> _EXTRACTED INFORMATION_
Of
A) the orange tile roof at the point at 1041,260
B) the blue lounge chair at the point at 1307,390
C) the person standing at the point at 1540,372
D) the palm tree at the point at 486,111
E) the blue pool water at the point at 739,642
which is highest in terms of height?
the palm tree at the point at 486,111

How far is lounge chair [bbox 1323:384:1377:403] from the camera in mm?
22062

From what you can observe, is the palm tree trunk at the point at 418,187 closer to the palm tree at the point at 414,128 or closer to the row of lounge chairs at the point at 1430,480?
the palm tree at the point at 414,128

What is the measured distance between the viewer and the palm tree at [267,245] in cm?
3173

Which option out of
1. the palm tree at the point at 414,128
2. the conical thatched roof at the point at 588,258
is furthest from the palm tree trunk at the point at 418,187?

> _INSTRUCTIONS FOR THE TASK_
Quote all of the lines above word for word, changing nothing.

> _TASK ANSWER_
Of
A) the orange tile roof at the point at 1041,260
B) the blue lounge chair at the point at 1307,390
C) the person standing at the point at 1540,372
D) the palm tree at the point at 486,111
E) the blue pool water at the point at 739,642
which is highest in terms of height?
the palm tree at the point at 486,111

How far is lounge chair [bbox 1323:384:1377:403] from the camera in mm?
22062

From what you can observe, is the palm tree trunk at the point at 418,187 closer to the palm tree at the point at 414,128 or closer to the row of lounge chairs at the point at 1430,480?
the palm tree at the point at 414,128

What is the measured distance between the viewer and the palm tree at [267,245] in cm?
3173

Which option out of
1. the palm tree at the point at 414,128
2. the conical thatched roof at the point at 588,258
is furthest from the palm tree trunk at the point at 418,187?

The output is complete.